Я кивнул и пошел за ней. На втором этаже было все то же – мусор и неприятные запахи, но здесь, по крайней мере, нас не могли увидеть через выбитые окна. Помещение было разбито на маленькие кабинки, на стенках которых кое-где еще виднелись кусочки голубой кафельной плитки. С другой стороны была стена, с которой обвалилась вся плитка. Марина подобрала какой-то уголек и быстро нарисовала на стене кривой черный круг.
- Стреляй сюда.
Она быстро подбежала ко мне и, сверкая глазками, прошептала:
- Можно, я?!
Я решительно отвел ее руку.
- Это тебе не куклы!
Она обидчиво поджала губы и, отвернувшись, сказала:
- Я уже целый год в куклы не играю!
- Все равно, - я прицелился в центр кривого кружка, - не женское это дело.

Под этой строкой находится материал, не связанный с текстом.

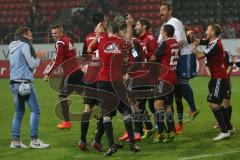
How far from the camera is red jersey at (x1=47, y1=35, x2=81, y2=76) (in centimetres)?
1169

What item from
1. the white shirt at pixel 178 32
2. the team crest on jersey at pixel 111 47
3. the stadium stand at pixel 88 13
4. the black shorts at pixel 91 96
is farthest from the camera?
the stadium stand at pixel 88 13

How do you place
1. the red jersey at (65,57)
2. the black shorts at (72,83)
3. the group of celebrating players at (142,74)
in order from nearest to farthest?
the group of celebrating players at (142,74)
the red jersey at (65,57)
the black shorts at (72,83)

- И я не женщина, а девочка!
Я не успел ответить. Палец надавил на тугой курок, и прогремевший выстрел оглушил нас обоих. Марина что-то вскрикнула и совсем по девчачьи зажала ладошками уши. Судорожно сжимая пистолет, я заворожено смотрел на дырку, появившуюся почти в самом центре круга. В воздухе висела легкая дымка, а к неприятному запаху примешался еще один, незнакомый. Я взглянул на Марину – ее большие глаза казались еще больше. В них светились страх, восторг и что-то, чему я не знал названия. Она с опаской подошла ко мне, дотронулась до пистолета.
- Теплый, - прошептала Марина.
Я вдруг подумал, что выстрел могли услышать на улице и испугался.

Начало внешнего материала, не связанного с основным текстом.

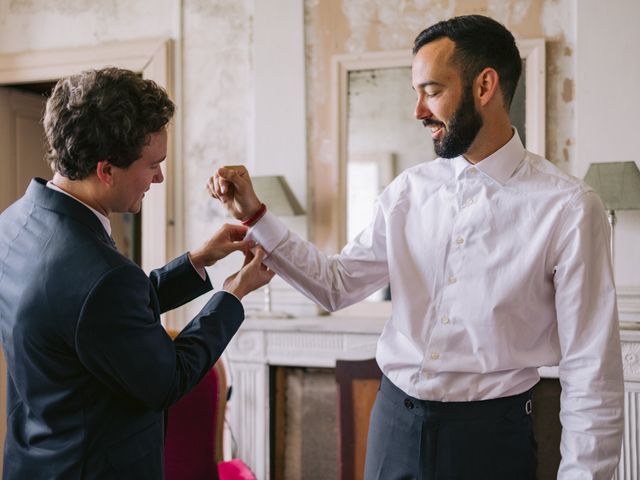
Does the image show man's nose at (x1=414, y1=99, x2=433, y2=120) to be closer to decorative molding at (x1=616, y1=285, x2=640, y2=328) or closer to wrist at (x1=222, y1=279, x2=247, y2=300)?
wrist at (x1=222, y1=279, x2=247, y2=300)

- Все, бежим отсюда! – Крикнул я, и побежал к лестнице.
Марина бросилась за мной. Уже на ступеньках я сообразил, что с пистолетом отсюда лучше не выходить. Пропустив Марину, я быстро прошептал ей:
- Беги, я сейчас!
Она оказалась послушной девочкой. В тот раз. Марина быстро слетела на первый этаж, и вскоре я услышал, как грохнула входная дверь бани. Я снова побежал наверх. Нужно было спрятать пистолет так, чтобы никто не мог его найти – ни случайно, ни намеренно. Оглядев кучи полусгоревшего мусора, я заметил в стене небольшую дырку. Дырка была над самым полом и, вероятно, служила входом в крысиную нору. Чувствуя, как быстро бьется сердце, я подбежал к стене, опустился на колени, и всунул пистолет в дыру. Он вошел целиком, вместе с рукой. Загнув кисть, я положил пистолет так, чтобы его невозможно было увидеть, и встал. Откуда-то донеслись громкие голоса. Стараясь не скрипеть мусором и штукатуркой, которой был усыпан весь пол, я подбежал к лестнице – голоса доносились с первого этажа. Паника, охватившая меня, была такой ужасной, что я чуть не заорал от страха. С трудом удержавшись от крика, я посмотрел на окно, и решение пришло само собой.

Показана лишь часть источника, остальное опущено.